Universities need to wise up to when students are doing work that’s dodgy, unfair, or risky. That could be in pubs, shops, or other casual jobs – and it could be in sex work. The myth of student sex work is that it’s only done by 19-year-old students who want a sugar daddy to buy them fancy stuff – not a parent-student who’s taking a well-paid and flexible job in between juggling studying, housework, and looking after the kids. Not that I’m judging either way – I’ve seen both – but sex workers and their reasons for doing it are different (in fact, the English Collective of Prostitutes found in 2019 that most sex workers are mums).

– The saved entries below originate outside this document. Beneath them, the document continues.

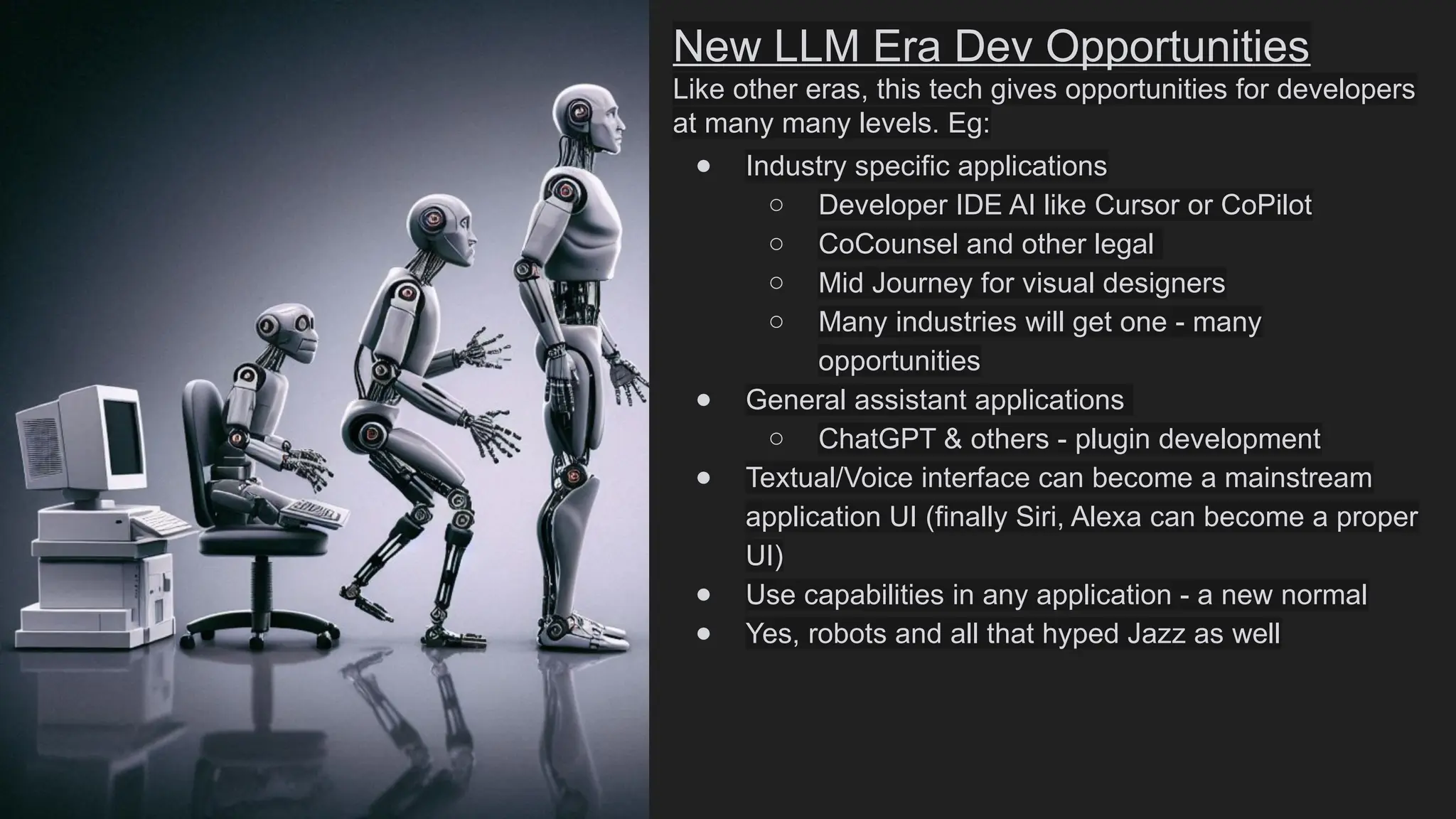 New LLM Era Dev Opportunities

Like other eras, this tech gives opportunities for developers at many many levels. Eg:

- Industry specific applications
  - Developer IDE AI like Cursor or CoPilot
  - CoCounsel and other legal
  - Mid Journey for visual designers
  - Many industries will get one - many opportunities
- General assistant applications
  - ChatGPT & others - plugin development
- Textual/Voice interface can become a mainstream application UI (finally Siri, Alexa can become a proper UI)
- Use capabilities in any application - a new normal
- Yes, robots and all that hyped Jazz as well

Sex work is different, too. Sugarbabying (usually a sexual relationship with – often much older – person in exchange for money and/or gifts) and escorting (in-person paid sex) are common. The recent cost of living survey by Canterbury Christ Church SU found that of the (few) students who had done sex work, sending used clothes was the most common type of sex work done by their students, followed by intimate photos and OnlyFans. 58.3 per cent of the students who had done sex work in the past year said it was for money reasons – with a fair bit of these saying it was specifically to pay their way through uni. Whether we like it or not – students are getting paid for a kind of work to get through the cost of living crisis, And that’s work.
Do you remember what happened back in November 2021 at the University of Durham Students’ Union? They got a lot of flak for teaching their staff about student sex work. Some people even said they didn’t care about other kinds of work (that’s not true, by the way, they did).
They did the training because they wanted their staff to know the facts and the myths about sex work. That way, they could help student sex workers in different ways. Maybe they need some money, maybe they want to quit, or maybe they just want to feel supported. It’s important that student sex workers – and trust me, they are out there – feel that their institution is on their side.
Life is getting harder, right? More and more students have to work part-time, and some of them even do sex work. I’m worried about how many of them don’t know how to stay safe, because their universities don’t tell them anything. Maybe the universities are scared of what the media or the politicians will say if they do.
There was this student sex worker I met when I worked at a students’ union. She had a nasty client who knew about this thing called “morality clause” – it’s when the university can kick you out if you don’t behave the way they want, and they have used it against student sex workers. He was blackmailing her with that. She didn’t know that her university didn’t have one until three months later. If her university had shown her some support (I mean, support for sex workers, not for sex work), this wouldn’t have happened.
Some people always say bad things about sex work. They say it’s different from other work because it’s humiliating – but that’s just their opinion, and it says more about them than about sex work. Besides, from the students we talked to, it seems that humiliation is not something that only happens in sex work.
If we don’t tell students how to be safe, they will look for it somewhere else – and they might get the wrong information. I googled “escort” and checked out The Student Room. I saw some scary, wrong, and risky answers from students to students who wanted to be escorts. And nobody said anything about the laws or the problems that come with the work that students really need to know – like if two or more sex workers share a house or live together, that’s an illegal brothel and they can go to jail for seven years.